Limited argument pools reflect the fact that people are much better arguing for their position than against it, and when we hear a bunch of arguments all pointing in one direction, we tend to move in that direction (for the very reasonable motivation that the arguments may be convincing!). AIs have a similar problem — they also ‘believe’ the patterns they have already modeled, and self-talk will only reinforce and widen any differences between its patterns and the correct ones.

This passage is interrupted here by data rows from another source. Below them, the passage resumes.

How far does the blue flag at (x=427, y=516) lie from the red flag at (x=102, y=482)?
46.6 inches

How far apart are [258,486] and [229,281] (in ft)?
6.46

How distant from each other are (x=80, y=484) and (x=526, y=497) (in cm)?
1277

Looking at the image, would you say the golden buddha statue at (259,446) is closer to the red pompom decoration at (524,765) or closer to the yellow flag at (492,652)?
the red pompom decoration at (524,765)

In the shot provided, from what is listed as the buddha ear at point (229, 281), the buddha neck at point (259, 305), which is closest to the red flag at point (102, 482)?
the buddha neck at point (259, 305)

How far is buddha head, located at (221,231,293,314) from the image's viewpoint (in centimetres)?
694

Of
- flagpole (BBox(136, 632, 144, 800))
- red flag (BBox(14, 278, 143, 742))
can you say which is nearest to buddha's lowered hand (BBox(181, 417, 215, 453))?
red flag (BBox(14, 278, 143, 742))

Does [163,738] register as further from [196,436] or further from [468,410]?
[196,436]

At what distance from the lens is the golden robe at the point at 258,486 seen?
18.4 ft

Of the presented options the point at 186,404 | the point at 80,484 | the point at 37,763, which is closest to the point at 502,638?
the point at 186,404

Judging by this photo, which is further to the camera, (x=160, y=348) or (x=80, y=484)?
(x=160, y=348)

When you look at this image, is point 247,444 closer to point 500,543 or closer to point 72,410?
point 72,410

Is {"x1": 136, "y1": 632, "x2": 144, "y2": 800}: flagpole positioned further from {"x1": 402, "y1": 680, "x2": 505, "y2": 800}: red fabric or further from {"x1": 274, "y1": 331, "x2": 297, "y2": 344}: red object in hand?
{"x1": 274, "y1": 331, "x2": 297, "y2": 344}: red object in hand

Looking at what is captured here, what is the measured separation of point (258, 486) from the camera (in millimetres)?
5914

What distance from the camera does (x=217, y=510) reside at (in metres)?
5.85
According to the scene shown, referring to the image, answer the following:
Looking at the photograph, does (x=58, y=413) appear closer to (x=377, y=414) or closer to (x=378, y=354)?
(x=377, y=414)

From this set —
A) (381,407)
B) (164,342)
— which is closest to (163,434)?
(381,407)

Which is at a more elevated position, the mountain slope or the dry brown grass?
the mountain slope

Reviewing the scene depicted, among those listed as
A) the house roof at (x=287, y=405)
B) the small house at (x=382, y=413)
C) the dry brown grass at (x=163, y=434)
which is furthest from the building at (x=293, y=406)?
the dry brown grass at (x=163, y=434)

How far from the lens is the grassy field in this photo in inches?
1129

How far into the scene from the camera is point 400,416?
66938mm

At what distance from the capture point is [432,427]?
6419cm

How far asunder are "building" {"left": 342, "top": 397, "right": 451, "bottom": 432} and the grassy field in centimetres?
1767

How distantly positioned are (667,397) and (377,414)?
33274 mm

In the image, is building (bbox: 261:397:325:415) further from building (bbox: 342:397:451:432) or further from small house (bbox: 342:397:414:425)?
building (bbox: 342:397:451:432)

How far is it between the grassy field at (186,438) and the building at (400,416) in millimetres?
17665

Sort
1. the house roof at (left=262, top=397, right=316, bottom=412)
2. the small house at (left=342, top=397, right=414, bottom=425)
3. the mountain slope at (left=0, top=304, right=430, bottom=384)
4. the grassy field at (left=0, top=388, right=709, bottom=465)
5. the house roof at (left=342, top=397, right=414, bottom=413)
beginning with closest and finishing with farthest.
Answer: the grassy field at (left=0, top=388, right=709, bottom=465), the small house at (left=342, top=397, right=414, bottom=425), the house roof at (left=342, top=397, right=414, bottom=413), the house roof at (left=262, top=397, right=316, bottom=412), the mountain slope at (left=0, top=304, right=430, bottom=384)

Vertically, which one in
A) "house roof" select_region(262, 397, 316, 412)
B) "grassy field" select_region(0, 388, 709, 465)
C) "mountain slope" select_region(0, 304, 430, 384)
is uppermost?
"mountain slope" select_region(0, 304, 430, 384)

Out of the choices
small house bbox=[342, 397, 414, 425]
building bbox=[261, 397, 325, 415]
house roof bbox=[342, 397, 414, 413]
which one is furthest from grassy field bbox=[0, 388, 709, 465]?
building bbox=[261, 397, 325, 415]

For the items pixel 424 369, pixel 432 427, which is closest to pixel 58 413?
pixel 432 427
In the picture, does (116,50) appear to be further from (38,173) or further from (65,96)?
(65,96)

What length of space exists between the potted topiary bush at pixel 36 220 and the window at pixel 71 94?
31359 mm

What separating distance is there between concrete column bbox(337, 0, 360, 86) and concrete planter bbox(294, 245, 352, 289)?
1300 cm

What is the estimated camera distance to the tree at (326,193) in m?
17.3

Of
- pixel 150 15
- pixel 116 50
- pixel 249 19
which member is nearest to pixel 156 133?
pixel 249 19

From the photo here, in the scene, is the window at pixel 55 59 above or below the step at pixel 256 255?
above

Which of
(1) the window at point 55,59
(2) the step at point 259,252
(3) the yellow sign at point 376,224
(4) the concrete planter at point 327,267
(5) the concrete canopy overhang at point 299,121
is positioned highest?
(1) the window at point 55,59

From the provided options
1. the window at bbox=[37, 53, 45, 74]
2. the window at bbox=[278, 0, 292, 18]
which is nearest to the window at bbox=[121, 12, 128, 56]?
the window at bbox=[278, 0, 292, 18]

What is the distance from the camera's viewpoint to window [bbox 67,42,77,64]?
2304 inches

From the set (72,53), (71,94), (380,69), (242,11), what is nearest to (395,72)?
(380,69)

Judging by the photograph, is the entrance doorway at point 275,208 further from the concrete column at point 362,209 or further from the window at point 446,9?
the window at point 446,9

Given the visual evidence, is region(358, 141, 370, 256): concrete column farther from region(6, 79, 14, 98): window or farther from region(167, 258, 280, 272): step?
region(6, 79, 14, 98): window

Much like their human counterparts, LLMs would update their priors in more and more extreme directions based on their initial argument pools. Without a success or failure condition to bump up against, any incipient misconceptions about the world will spin out into larger and larger magnitude. Now, of course, the successes will also spin out into larger and larger magnitude, but this will not mean that the AI is overall more accurate in its patterns. Rather, it would likely just be more consistent, as in more of the implications of its ‘beliefs’ cohering with one another. This is a prediction I am very uncertain on, as I am not sure how to model this.
When we have an AI self-play reasoning, it only has the arguments that it begins with.

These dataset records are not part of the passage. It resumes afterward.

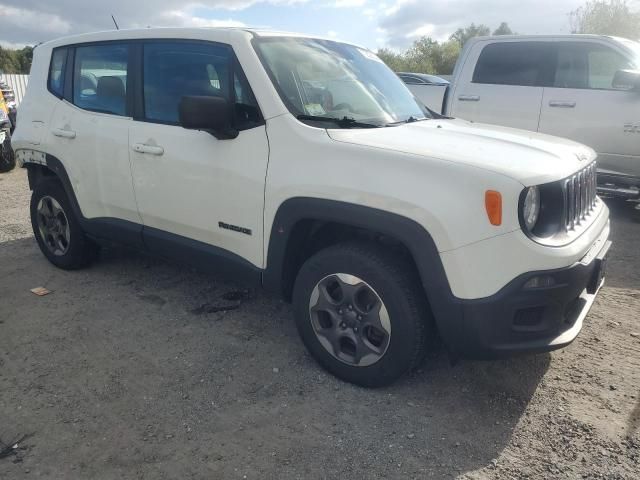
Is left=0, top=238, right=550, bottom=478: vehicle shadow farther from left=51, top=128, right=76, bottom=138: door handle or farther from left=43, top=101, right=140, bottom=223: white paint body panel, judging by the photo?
left=51, top=128, right=76, bottom=138: door handle

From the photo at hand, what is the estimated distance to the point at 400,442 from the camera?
260cm

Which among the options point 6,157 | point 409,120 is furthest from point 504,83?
point 6,157

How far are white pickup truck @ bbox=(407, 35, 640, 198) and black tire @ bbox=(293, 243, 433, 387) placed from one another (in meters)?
4.57

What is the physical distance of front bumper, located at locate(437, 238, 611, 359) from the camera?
94.8 inches

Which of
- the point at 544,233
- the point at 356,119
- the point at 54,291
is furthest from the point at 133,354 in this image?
the point at 544,233

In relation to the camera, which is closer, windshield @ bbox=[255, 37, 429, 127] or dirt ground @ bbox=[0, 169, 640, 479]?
dirt ground @ bbox=[0, 169, 640, 479]

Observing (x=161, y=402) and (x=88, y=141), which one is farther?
(x=88, y=141)

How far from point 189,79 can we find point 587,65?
4.95 m

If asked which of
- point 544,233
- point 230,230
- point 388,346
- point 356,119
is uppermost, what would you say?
point 356,119

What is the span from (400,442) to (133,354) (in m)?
1.76

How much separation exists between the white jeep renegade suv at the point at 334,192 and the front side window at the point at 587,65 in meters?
3.36

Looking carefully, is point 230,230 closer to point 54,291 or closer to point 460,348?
point 460,348

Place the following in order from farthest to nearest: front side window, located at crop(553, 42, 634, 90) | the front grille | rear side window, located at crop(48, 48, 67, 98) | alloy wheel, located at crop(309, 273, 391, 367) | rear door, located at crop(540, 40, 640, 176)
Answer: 1. front side window, located at crop(553, 42, 634, 90)
2. rear door, located at crop(540, 40, 640, 176)
3. rear side window, located at crop(48, 48, 67, 98)
4. alloy wheel, located at crop(309, 273, 391, 367)
5. the front grille

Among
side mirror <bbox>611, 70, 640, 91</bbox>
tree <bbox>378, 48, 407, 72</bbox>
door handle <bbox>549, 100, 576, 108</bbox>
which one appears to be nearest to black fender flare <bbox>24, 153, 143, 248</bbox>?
door handle <bbox>549, 100, 576, 108</bbox>
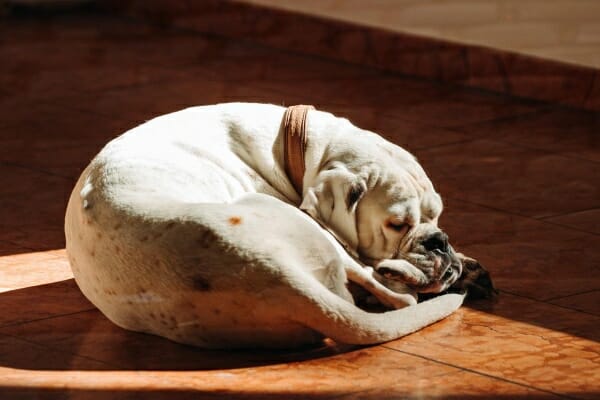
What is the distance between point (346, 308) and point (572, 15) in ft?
13.3

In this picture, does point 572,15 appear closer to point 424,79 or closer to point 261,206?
point 424,79

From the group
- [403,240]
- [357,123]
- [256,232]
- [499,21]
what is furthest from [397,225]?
[499,21]

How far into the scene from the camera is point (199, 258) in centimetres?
350

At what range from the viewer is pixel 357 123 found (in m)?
6.49

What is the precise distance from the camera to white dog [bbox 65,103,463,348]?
3504 mm

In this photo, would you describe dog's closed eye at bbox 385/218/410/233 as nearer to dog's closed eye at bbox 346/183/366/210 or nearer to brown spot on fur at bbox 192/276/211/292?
dog's closed eye at bbox 346/183/366/210

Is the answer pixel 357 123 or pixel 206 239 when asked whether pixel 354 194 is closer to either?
pixel 206 239

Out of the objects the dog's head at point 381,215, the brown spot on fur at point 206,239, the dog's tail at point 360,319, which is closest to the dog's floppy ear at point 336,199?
the dog's head at point 381,215

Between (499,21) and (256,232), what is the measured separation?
4151 millimetres

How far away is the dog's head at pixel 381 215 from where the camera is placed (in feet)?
12.7

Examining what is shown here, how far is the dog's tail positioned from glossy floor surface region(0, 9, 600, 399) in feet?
0.17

Unless we believe that everything we need to know about the world is contained in some form or another in the English-speaking internet in May 2023 and all we need are the (semi-) logical implications of these words — or at the very least that the English-speaking internet in May 2023 is not systemically biased towards any wrong answers — we should be wary of expecting LLMs to learn about the world through self-play.
So what are we to do about the data?
LLMs as iPad Babies
What seems striking to me about all these conversations is the lack of discussion around how lossy language is as an informational compression of the world. Arguably, this is an underlying concept of my post on language and incentives and a core piece of the idea that tails come apart — i.e. that at the extremes, concepts do not provide clear answers to the questions we might expect them to.
All language is, to an extent, simply compression. Attempting to describe an image, pixel by pixel, is a silly endeavor. Just say it’s an impressionistic painting of a deer in a wheat field and get on with your life. Ditto with the world at large. There is so much more data in an three-second slice of living than there is in this post. When we say that the bitter lesson is that leveraging more compute and data does better than theory-laden solutions, well, what if the data for LLMs is already heavily theory-laden? It is not the world, but already a compression of it.
Even more so than is the case for humans, a mistake in an LLM’s conception of language is a mistake in its conception of the world — since all it has is language.
As we can handle more data and need less theory, the natural next step, it seems to me, is to move AI from linguistic to semiotic: AI must experience the world, bump up against it in all its granularity. Then, bridging the linguistic and semiotic is what gives AI (1) more data, (2) access to success conditions, and (3) the ability to self-play productively. Once an AI’s thought patterns can bump up against the world and not just itself, it seems to me that it really will be able to ‘self-play’ (though not, in some sense, fully self-play, since its ‘partner’ in play will be the world — much like how it is for us always).
Some people, though, may be worried about bringing AI autonomously into the world like that. That is reasonable, and why this post is somewhat concerning for me.